§ PROBLEM TO SOLVE:
Answer these questions about the Intercreditor Agreement Q&A below:
1. In Section 1.8, what should references to Bank be changed to?
2. Which section is described as the AR Lender's standstill clause?
3. What is the stated purpose of the ICA?

8. Can paragraph 2.6 be amended to include language from paragraph 2.5? (5/6/16)
1. It appears there are the following scrivener's errors in the Intercreditor Agreement (HUD-92322-ORCF):
- In the last 3 lines of Section 1.1, FHA Lender should be capitalized; FHA Loan Documents should be changed to HUD Loan Documents; and FHA Loan should be changed HUD Loan.
- In Section 1.8, references to Bank should be changed to AR Lender.
- In the 5th line of Section 1.9, FHA Triggering Event should be changed to HUD Triggering Event.
- In Section 1.26, clauses (v) and (vi) should be (i) and (ii).
- In the last line of Section 2.6(b), the word Time should be removed.
We agree. The scrivener's errors have been corrected, and the corrected document will be posted soon.
2. Can we add to paragraph 2.2(b) of the Intercreditor Agreement?
Section 2.2(b) (the AR Lender’s standstill clause) protects us from having the AR Lender utilize the FHA Lender Priority Collateral to exercise rights or remedies against AR lender’s second lien collateral without the FHA Lender’s consent.
3. Do we need to add conflict language to the body of the Intercreditor Agreement?
The ICA is the only agreement between the AR Lender and the FHA Lender, and the purpose of this document is to sort out lien priority. If either lender has a conflicting or inconsistent agreement with other parties, that is ok. The ICA is the agreement between the two lenders, and it is the entire agreement between the two lenders.
4. The Intercreditor Agreement (HUD-92322-ORCF) contains the following provisions related to governing law and jurisdiction:
Paragraph 1: “All terms used herein which are not specifically defined shall have the meanings provided in Article 9 of the Uniform Commercial Code as in effect in the State of (Insert property jurisdiction) ________ from time to time (the ‘UCC’).”

§ DATA EXTRACT:
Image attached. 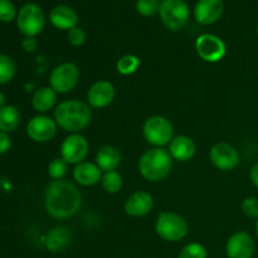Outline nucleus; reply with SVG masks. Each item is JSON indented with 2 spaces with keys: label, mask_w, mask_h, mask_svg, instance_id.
Returning a JSON list of instances; mask_svg holds the SVG:
<instances>
[{
  "label": "nucleus",
  "mask_w": 258,
  "mask_h": 258,
  "mask_svg": "<svg viewBox=\"0 0 258 258\" xmlns=\"http://www.w3.org/2000/svg\"><path fill=\"white\" fill-rule=\"evenodd\" d=\"M254 249L253 238L246 232H236L229 237L226 244V254L228 258H252Z\"/></svg>",
  "instance_id": "nucleus-14"
},
{
  "label": "nucleus",
  "mask_w": 258,
  "mask_h": 258,
  "mask_svg": "<svg viewBox=\"0 0 258 258\" xmlns=\"http://www.w3.org/2000/svg\"><path fill=\"white\" fill-rule=\"evenodd\" d=\"M101 184H102V188L106 193L116 194L121 190L123 185L122 175L117 170L106 171L101 179Z\"/></svg>",
  "instance_id": "nucleus-24"
},
{
  "label": "nucleus",
  "mask_w": 258,
  "mask_h": 258,
  "mask_svg": "<svg viewBox=\"0 0 258 258\" xmlns=\"http://www.w3.org/2000/svg\"><path fill=\"white\" fill-rule=\"evenodd\" d=\"M115 96V86L110 81L100 80L88 88L87 103L91 108H105L113 102Z\"/></svg>",
  "instance_id": "nucleus-13"
},
{
  "label": "nucleus",
  "mask_w": 258,
  "mask_h": 258,
  "mask_svg": "<svg viewBox=\"0 0 258 258\" xmlns=\"http://www.w3.org/2000/svg\"><path fill=\"white\" fill-rule=\"evenodd\" d=\"M90 153V143L80 133L70 134L60 145V158L70 165H78L83 163Z\"/></svg>",
  "instance_id": "nucleus-9"
},
{
  "label": "nucleus",
  "mask_w": 258,
  "mask_h": 258,
  "mask_svg": "<svg viewBox=\"0 0 258 258\" xmlns=\"http://www.w3.org/2000/svg\"><path fill=\"white\" fill-rule=\"evenodd\" d=\"M257 33H258V27H257Z\"/></svg>",
  "instance_id": "nucleus-39"
},
{
  "label": "nucleus",
  "mask_w": 258,
  "mask_h": 258,
  "mask_svg": "<svg viewBox=\"0 0 258 258\" xmlns=\"http://www.w3.org/2000/svg\"><path fill=\"white\" fill-rule=\"evenodd\" d=\"M20 123V113L15 106L5 105L0 108V131L13 133Z\"/></svg>",
  "instance_id": "nucleus-23"
},
{
  "label": "nucleus",
  "mask_w": 258,
  "mask_h": 258,
  "mask_svg": "<svg viewBox=\"0 0 258 258\" xmlns=\"http://www.w3.org/2000/svg\"><path fill=\"white\" fill-rule=\"evenodd\" d=\"M169 153L171 158L178 161H189L197 153V145L189 136H176L169 144Z\"/></svg>",
  "instance_id": "nucleus-19"
},
{
  "label": "nucleus",
  "mask_w": 258,
  "mask_h": 258,
  "mask_svg": "<svg viewBox=\"0 0 258 258\" xmlns=\"http://www.w3.org/2000/svg\"><path fill=\"white\" fill-rule=\"evenodd\" d=\"M12 148V140H10V136L7 133H3L0 131V155L3 154H7L8 151Z\"/></svg>",
  "instance_id": "nucleus-34"
},
{
  "label": "nucleus",
  "mask_w": 258,
  "mask_h": 258,
  "mask_svg": "<svg viewBox=\"0 0 258 258\" xmlns=\"http://www.w3.org/2000/svg\"><path fill=\"white\" fill-rule=\"evenodd\" d=\"M57 122L49 116L38 115L30 118L27 125V134L35 143H48L57 134Z\"/></svg>",
  "instance_id": "nucleus-12"
},
{
  "label": "nucleus",
  "mask_w": 258,
  "mask_h": 258,
  "mask_svg": "<svg viewBox=\"0 0 258 258\" xmlns=\"http://www.w3.org/2000/svg\"><path fill=\"white\" fill-rule=\"evenodd\" d=\"M67 38L71 45H73V47H81L86 42V33L82 28L76 27L73 29L68 30Z\"/></svg>",
  "instance_id": "nucleus-32"
},
{
  "label": "nucleus",
  "mask_w": 258,
  "mask_h": 258,
  "mask_svg": "<svg viewBox=\"0 0 258 258\" xmlns=\"http://www.w3.org/2000/svg\"><path fill=\"white\" fill-rule=\"evenodd\" d=\"M121 160H122V156H121L120 150L112 145L102 146L96 154V164L102 170V173L116 170L120 166Z\"/></svg>",
  "instance_id": "nucleus-20"
},
{
  "label": "nucleus",
  "mask_w": 258,
  "mask_h": 258,
  "mask_svg": "<svg viewBox=\"0 0 258 258\" xmlns=\"http://www.w3.org/2000/svg\"><path fill=\"white\" fill-rule=\"evenodd\" d=\"M80 82V70L73 62L55 66L49 76V86L57 93H68Z\"/></svg>",
  "instance_id": "nucleus-8"
},
{
  "label": "nucleus",
  "mask_w": 258,
  "mask_h": 258,
  "mask_svg": "<svg viewBox=\"0 0 258 258\" xmlns=\"http://www.w3.org/2000/svg\"><path fill=\"white\" fill-rule=\"evenodd\" d=\"M207 256H208V252L206 247L198 242H193L181 248L178 258H207Z\"/></svg>",
  "instance_id": "nucleus-28"
},
{
  "label": "nucleus",
  "mask_w": 258,
  "mask_h": 258,
  "mask_svg": "<svg viewBox=\"0 0 258 258\" xmlns=\"http://www.w3.org/2000/svg\"><path fill=\"white\" fill-rule=\"evenodd\" d=\"M18 29L25 37H37L45 25V15L42 8L34 3H28L20 8L17 15Z\"/></svg>",
  "instance_id": "nucleus-7"
},
{
  "label": "nucleus",
  "mask_w": 258,
  "mask_h": 258,
  "mask_svg": "<svg viewBox=\"0 0 258 258\" xmlns=\"http://www.w3.org/2000/svg\"><path fill=\"white\" fill-rule=\"evenodd\" d=\"M102 170L98 168L97 164L91 161H83L73 169V178L80 185L92 186L96 185L102 179Z\"/></svg>",
  "instance_id": "nucleus-18"
},
{
  "label": "nucleus",
  "mask_w": 258,
  "mask_h": 258,
  "mask_svg": "<svg viewBox=\"0 0 258 258\" xmlns=\"http://www.w3.org/2000/svg\"><path fill=\"white\" fill-rule=\"evenodd\" d=\"M44 207L53 218L68 219L82 207V194L75 184L66 179L52 180L45 188Z\"/></svg>",
  "instance_id": "nucleus-1"
},
{
  "label": "nucleus",
  "mask_w": 258,
  "mask_h": 258,
  "mask_svg": "<svg viewBox=\"0 0 258 258\" xmlns=\"http://www.w3.org/2000/svg\"><path fill=\"white\" fill-rule=\"evenodd\" d=\"M159 2H164V0H159Z\"/></svg>",
  "instance_id": "nucleus-38"
},
{
  "label": "nucleus",
  "mask_w": 258,
  "mask_h": 258,
  "mask_svg": "<svg viewBox=\"0 0 258 258\" xmlns=\"http://www.w3.org/2000/svg\"><path fill=\"white\" fill-rule=\"evenodd\" d=\"M22 48L27 53L35 52L38 48V42L35 37H25L22 42Z\"/></svg>",
  "instance_id": "nucleus-33"
},
{
  "label": "nucleus",
  "mask_w": 258,
  "mask_h": 258,
  "mask_svg": "<svg viewBox=\"0 0 258 258\" xmlns=\"http://www.w3.org/2000/svg\"><path fill=\"white\" fill-rule=\"evenodd\" d=\"M58 93L50 86L38 88L32 97V106L37 112L45 113L52 110L57 103Z\"/></svg>",
  "instance_id": "nucleus-22"
},
{
  "label": "nucleus",
  "mask_w": 258,
  "mask_h": 258,
  "mask_svg": "<svg viewBox=\"0 0 258 258\" xmlns=\"http://www.w3.org/2000/svg\"><path fill=\"white\" fill-rule=\"evenodd\" d=\"M224 12L223 0H199L194 7V18L202 25L218 22Z\"/></svg>",
  "instance_id": "nucleus-15"
},
{
  "label": "nucleus",
  "mask_w": 258,
  "mask_h": 258,
  "mask_svg": "<svg viewBox=\"0 0 258 258\" xmlns=\"http://www.w3.org/2000/svg\"><path fill=\"white\" fill-rule=\"evenodd\" d=\"M17 9L10 0H0V22L10 23L17 19Z\"/></svg>",
  "instance_id": "nucleus-30"
},
{
  "label": "nucleus",
  "mask_w": 258,
  "mask_h": 258,
  "mask_svg": "<svg viewBox=\"0 0 258 258\" xmlns=\"http://www.w3.org/2000/svg\"><path fill=\"white\" fill-rule=\"evenodd\" d=\"M242 211L248 218L258 219V198H256V197H247L242 202Z\"/></svg>",
  "instance_id": "nucleus-31"
},
{
  "label": "nucleus",
  "mask_w": 258,
  "mask_h": 258,
  "mask_svg": "<svg viewBox=\"0 0 258 258\" xmlns=\"http://www.w3.org/2000/svg\"><path fill=\"white\" fill-rule=\"evenodd\" d=\"M161 3L159 0H138L136 2V12L146 18L159 14Z\"/></svg>",
  "instance_id": "nucleus-29"
},
{
  "label": "nucleus",
  "mask_w": 258,
  "mask_h": 258,
  "mask_svg": "<svg viewBox=\"0 0 258 258\" xmlns=\"http://www.w3.org/2000/svg\"><path fill=\"white\" fill-rule=\"evenodd\" d=\"M159 15L163 24L171 32H178L188 24L190 10L184 0H164Z\"/></svg>",
  "instance_id": "nucleus-6"
},
{
  "label": "nucleus",
  "mask_w": 258,
  "mask_h": 258,
  "mask_svg": "<svg viewBox=\"0 0 258 258\" xmlns=\"http://www.w3.org/2000/svg\"><path fill=\"white\" fill-rule=\"evenodd\" d=\"M173 158L169 150L164 148H151L141 155L139 160V171L149 181H161L170 174Z\"/></svg>",
  "instance_id": "nucleus-3"
},
{
  "label": "nucleus",
  "mask_w": 258,
  "mask_h": 258,
  "mask_svg": "<svg viewBox=\"0 0 258 258\" xmlns=\"http://www.w3.org/2000/svg\"><path fill=\"white\" fill-rule=\"evenodd\" d=\"M68 166L70 164L62 158H55L48 165V175L53 179V180H59V179H64L66 174L68 173Z\"/></svg>",
  "instance_id": "nucleus-27"
},
{
  "label": "nucleus",
  "mask_w": 258,
  "mask_h": 258,
  "mask_svg": "<svg viewBox=\"0 0 258 258\" xmlns=\"http://www.w3.org/2000/svg\"><path fill=\"white\" fill-rule=\"evenodd\" d=\"M5 106V95L3 92H0V108Z\"/></svg>",
  "instance_id": "nucleus-36"
},
{
  "label": "nucleus",
  "mask_w": 258,
  "mask_h": 258,
  "mask_svg": "<svg viewBox=\"0 0 258 258\" xmlns=\"http://www.w3.org/2000/svg\"><path fill=\"white\" fill-rule=\"evenodd\" d=\"M141 62L140 58L135 54H126L122 55L120 59L116 63V70L120 75L122 76H130L134 75L136 71L140 67Z\"/></svg>",
  "instance_id": "nucleus-25"
},
{
  "label": "nucleus",
  "mask_w": 258,
  "mask_h": 258,
  "mask_svg": "<svg viewBox=\"0 0 258 258\" xmlns=\"http://www.w3.org/2000/svg\"><path fill=\"white\" fill-rule=\"evenodd\" d=\"M54 120L62 130L70 134H77L85 130L91 123L92 110L87 102L66 100L55 107Z\"/></svg>",
  "instance_id": "nucleus-2"
},
{
  "label": "nucleus",
  "mask_w": 258,
  "mask_h": 258,
  "mask_svg": "<svg viewBox=\"0 0 258 258\" xmlns=\"http://www.w3.org/2000/svg\"><path fill=\"white\" fill-rule=\"evenodd\" d=\"M143 135L144 139L154 148H164L174 139L173 123L164 116H151L144 122Z\"/></svg>",
  "instance_id": "nucleus-5"
},
{
  "label": "nucleus",
  "mask_w": 258,
  "mask_h": 258,
  "mask_svg": "<svg viewBox=\"0 0 258 258\" xmlns=\"http://www.w3.org/2000/svg\"><path fill=\"white\" fill-rule=\"evenodd\" d=\"M249 176H251V180L252 183H253V185L258 189V163H256L253 166H252Z\"/></svg>",
  "instance_id": "nucleus-35"
},
{
  "label": "nucleus",
  "mask_w": 258,
  "mask_h": 258,
  "mask_svg": "<svg viewBox=\"0 0 258 258\" xmlns=\"http://www.w3.org/2000/svg\"><path fill=\"white\" fill-rule=\"evenodd\" d=\"M256 233H257V237H258V219H257V222H256Z\"/></svg>",
  "instance_id": "nucleus-37"
},
{
  "label": "nucleus",
  "mask_w": 258,
  "mask_h": 258,
  "mask_svg": "<svg viewBox=\"0 0 258 258\" xmlns=\"http://www.w3.org/2000/svg\"><path fill=\"white\" fill-rule=\"evenodd\" d=\"M155 231L164 241L178 242L185 238L189 232V226L185 218L180 214L174 212H163L156 219Z\"/></svg>",
  "instance_id": "nucleus-4"
},
{
  "label": "nucleus",
  "mask_w": 258,
  "mask_h": 258,
  "mask_svg": "<svg viewBox=\"0 0 258 258\" xmlns=\"http://www.w3.org/2000/svg\"><path fill=\"white\" fill-rule=\"evenodd\" d=\"M197 54L208 63H217L223 59L227 53V45L223 39L214 34H202L196 40Z\"/></svg>",
  "instance_id": "nucleus-10"
},
{
  "label": "nucleus",
  "mask_w": 258,
  "mask_h": 258,
  "mask_svg": "<svg viewBox=\"0 0 258 258\" xmlns=\"http://www.w3.org/2000/svg\"><path fill=\"white\" fill-rule=\"evenodd\" d=\"M45 248L48 251L53 252H60L71 243V232L70 229L66 228L63 226L54 227L48 232L47 237H45Z\"/></svg>",
  "instance_id": "nucleus-21"
},
{
  "label": "nucleus",
  "mask_w": 258,
  "mask_h": 258,
  "mask_svg": "<svg viewBox=\"0 0 258 258\" xmlns=\"http://www.w3.org/2000/svg\"><path fill=\"white\" fill-rule=\"evenodd\" d=\"M49 20L52 25L60 30H71L76 28L80 22L78 14L67 5H57L49 13Z\"/></svg>",
  "instance_id": "nucleus-17"
},
{
  "label": "nucleus",
  "mask_w": 258,
  "mask_h": 258,
  "mask_svg": "<svg viewBox=\"0 0 258 258\" xmlns=\"http://www.w3.org/2000/svg\"><path fill=\"white\" fill-rule=\"evenodd\" d=\"M15 76V63L9 55L0 54V85L9 83Z\"/></svg>",
  "instance_id": "nucleus-26"
},
{
  "label": "nucleus",
  "mask_w": 258,
  "mask_h": 258,
  "mask_svg": "<svg viewBox=\"0 0 258 258\" xmlns=\"http://www.w3.org/2000/svg\"><path fill=\"white\" fill-rule=\"evenodd\" d=\"M154 207V198L150 193L144 190H138L131 194L125 202V213L130 217L140 218L145 217L146 214L153 211Z\"/></svg>",
  "instance_id": "nucleus-16"
},
{
  "label": "nucleus",
  "mask_w": 258,
  "mask_h": 258,
  "mask_svg": "<svg viewBox=\"0 0 258 258\" xmlns=\"http://www.w3.org/2000/svg\"><path fill=\"white\" fill-rule=\"evenodd\" d=\"M209 159L217 169L223 171L233 170L239 164V153L228 143H217L209 151Z\"/></svg>",
  "instance_id": "nucleus-11"
}]
</instances>
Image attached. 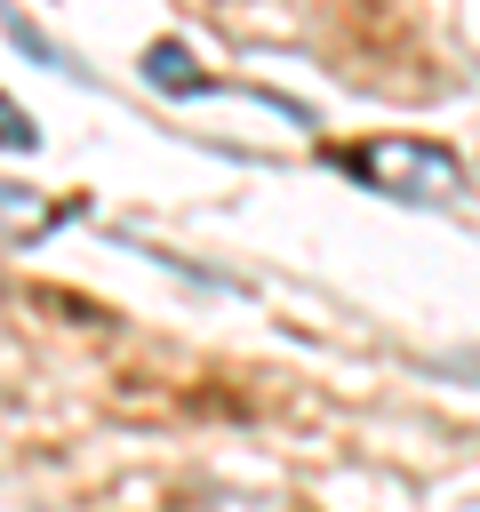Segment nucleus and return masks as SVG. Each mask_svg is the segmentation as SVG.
Wrapping results in <instances>:
<instances>
[{"label": "nucleus", "mask_w": 480, "mask_h": 512, "mask_svg": "<svg viewBox=\"0 0 480 512\" xmlns=\"http://www.w3.org/2000/svg\"><path fill=\"white\" fill-rule=\"evenodd\" d=\"M0 144H8V152H32V144H40V136H32V120H24L16 104H0Z\"/></svg>", "instance_id": "7ed1b4c3"}, {"label": "nucleus", "mask_w": 480, "mask_h": 512, "mask_svg": "<svg viewBox=\"0 0 480 512\" xmlns=\"http://www.w3.org/2000/svg\"><path fill=\"white\" fill-rule=\"evenodd\" d=\"M448 368H456V376H480V352H472V360H448Z\"/></svg>", "instance_id": "20e7f679"}, {"label": "nucleus", "mask_w": 480, "mask_h": 512, "mask_svg": "<svg viewBox=\"0 0 480 512\" xmlns=\"http://www.w3.org/2000/svg\"><path fill=\"white\" fill-rule=\"evenodd\" d=\"M144 80H152V88H200V72H192V56H184L176 40H160V48L144 56Z\"/></svg>", "instance_id": "f03ea898"}, {"label": "nucleus", "mask_w": 480, "mask_h": 512, "mask_svg": "<svg viewBox=\"0 0 480 512\" xmlns=\"http://www.w3.org/2000/svg\"><path fill=\"white\" fill-rule=\"evenodd\" d=\"M344 168H352V176H368V184H384L392 200H416V208H448V200H464V192H472L464 160H456L448 144H432V136H384V144L352 152Z\"/></svg>", "instance_id": "f257e3e1"}]
</instances>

§ TASK RESULT:
1. AR Lender
2. Section 2.2(b)
3. To sort out lien priority